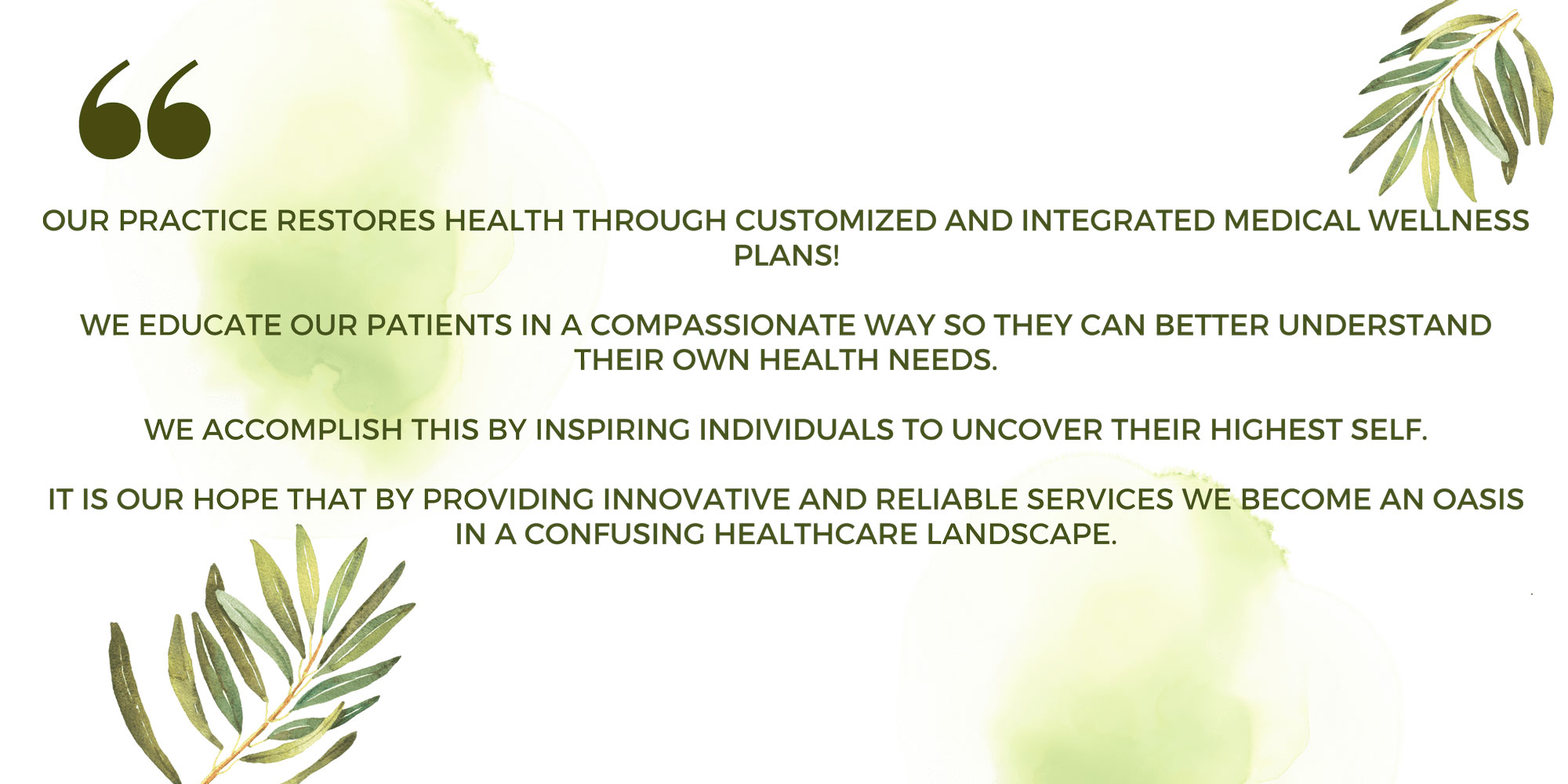 “

OUR PRACTICE RESTORES HEALTH THROUGH CUSTOMIZED AND INTEGRATED MEDICAL WELLNESS PLANS!

WE EDUCATE OUR PATIENTS IN A COMPASSIONATE WAY SO THEY CAN BETTER UNDERSTAND THEIR OWN HEALTH NEEDS.

WE ACCOMPLISH THIS BY INSPIRING INDIVIDUALS TO UNCOVER THEIR HIGHEST SELF.

IT IS OUR HOPE THAT BY PROVIDING INNOVATIVE AND RELIABLE SERVICES WE BECOME AN OASIS IN A CONFUSING HEALTHCARE LANDSCAPE.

* WORK REQUEST *
Please restate the data word for word, leaving out any picture it holds.

* WRITTEN ANSWER *
 “

OUR PRACTICE RESTORES HEALTH THROUGH CUSTOMIZED AND INTEGRATED MEDICAL WELLNESS PLANS!

WE EDUCATE OUR PATIENTS IN A COMPASSIONATE WAY SO THEY CAN BETTER UNDERSTAND THEIR OWN HEALTH NEEDS.

WE ACCOMPLISH THIS BY INSPIRING INDIVIDUALS TO UNCOVER THEIR HIGHEST SELF.

IT IS OUR HOPE THAT BY PROVIDING INNOVATIVE AND RELIABLE SERVICES WE BECOME AN OASIS IN A CONFUSING HEALTHCARE LANDSCAPE.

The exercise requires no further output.